WHAT YOU SHOULD DO -
Pull the text of every one of the records below word for word, and leave the pictures out of your answer.

*** MATERIAL SHOWN Section Begins ***

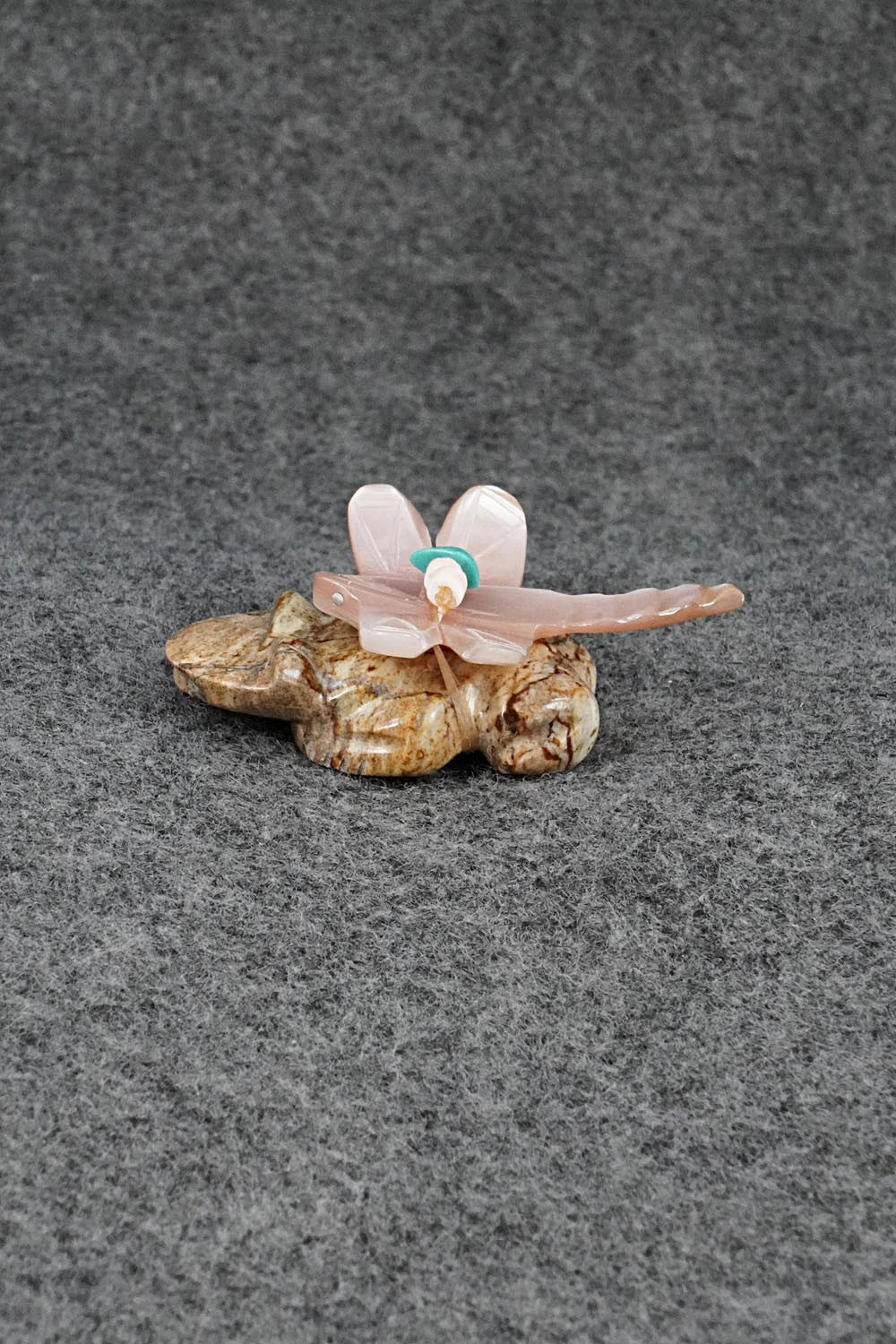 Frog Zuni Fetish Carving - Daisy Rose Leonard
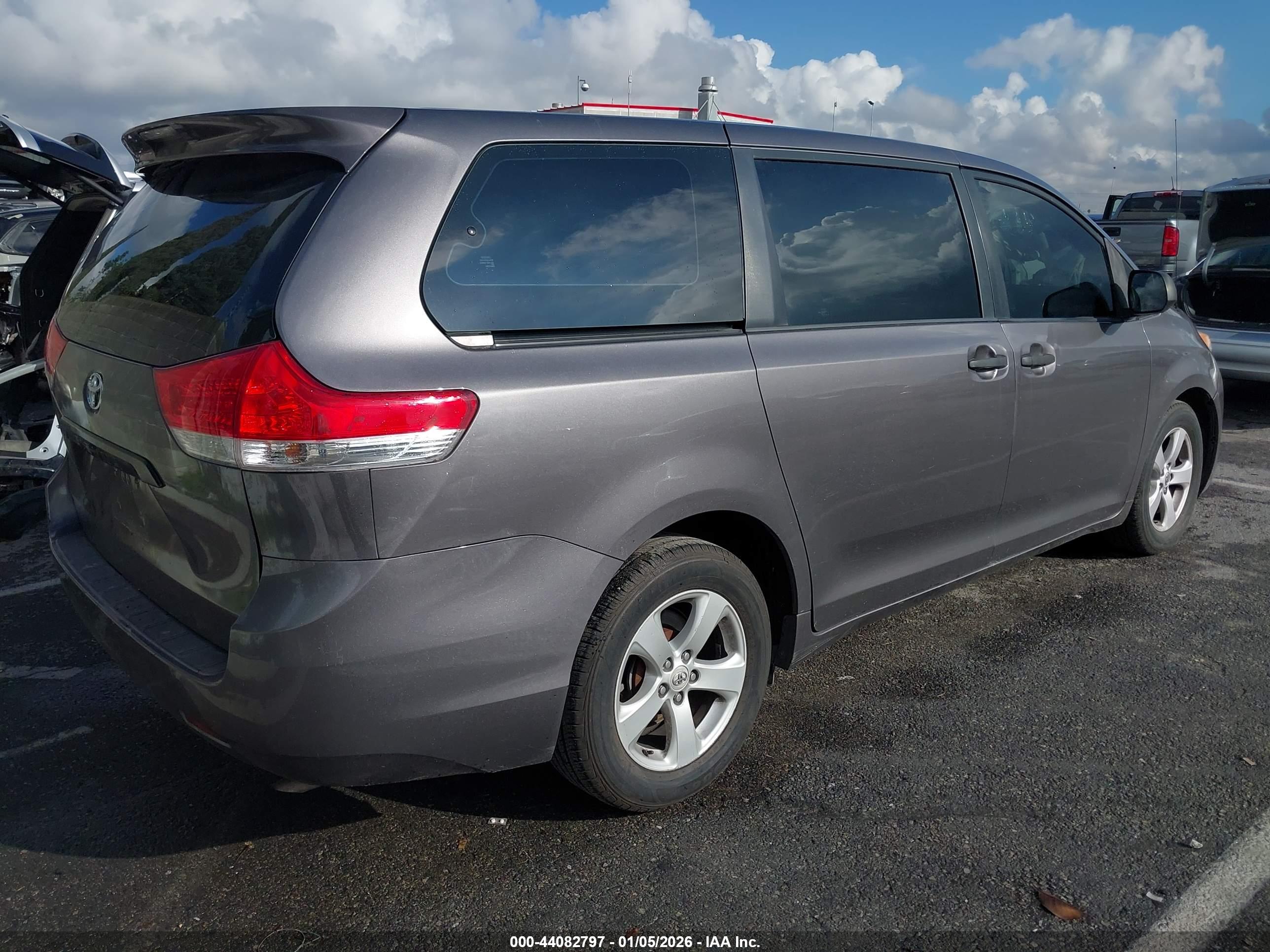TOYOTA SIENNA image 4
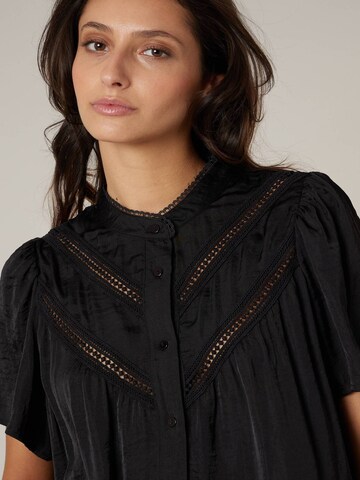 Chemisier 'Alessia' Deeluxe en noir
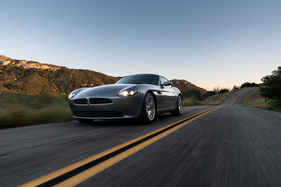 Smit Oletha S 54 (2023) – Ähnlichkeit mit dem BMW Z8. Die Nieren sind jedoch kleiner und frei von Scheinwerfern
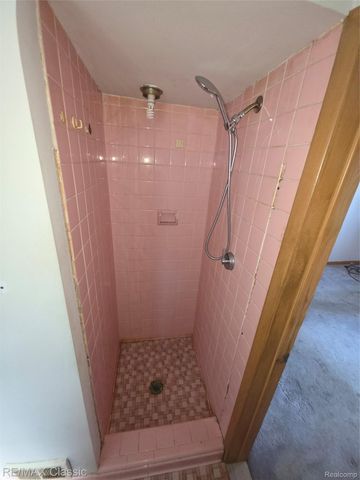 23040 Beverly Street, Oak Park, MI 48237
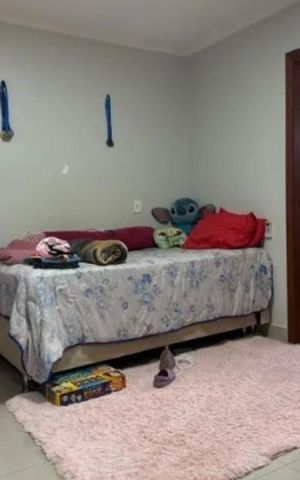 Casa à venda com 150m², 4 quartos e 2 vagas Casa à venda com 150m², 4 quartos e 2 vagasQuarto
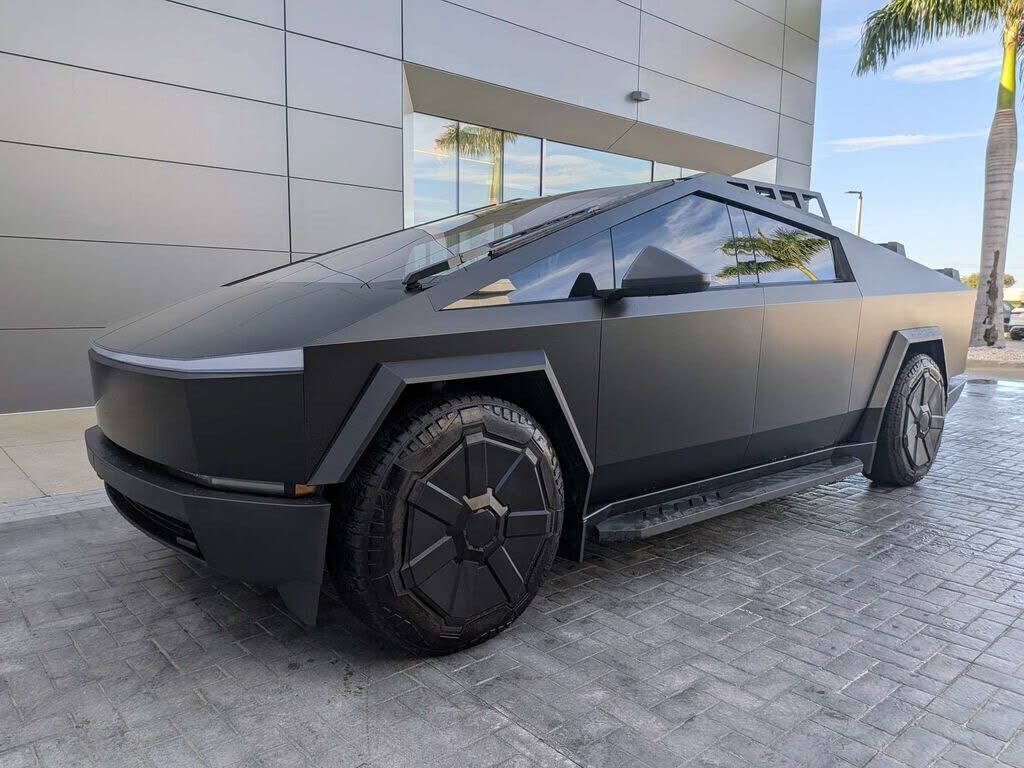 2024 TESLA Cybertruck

*** MATERIAL SHOWN Section Ends ***

ANSWER AREA -
 Frog Zuni Fetish Carving - Daisy Rose Leonard
TOYOTA SIENNA image 4
 Chemisier 'Alessia' Deeluxe en noir
 Smit Oletha S 54 (2023) – Ähnlichkeit mit dem BMW Z8. Die Nieren sind jedoch kleiner und frei von Scheinwerfern
 23040 Beverly Street, Oak Park, MI 48237
 Casa à venda com 150m², 4 quartos e 2 vagas Casa à venda com 150m², 4 quartos e 2 vagasQuarto
 2024 TESLA Cybertruck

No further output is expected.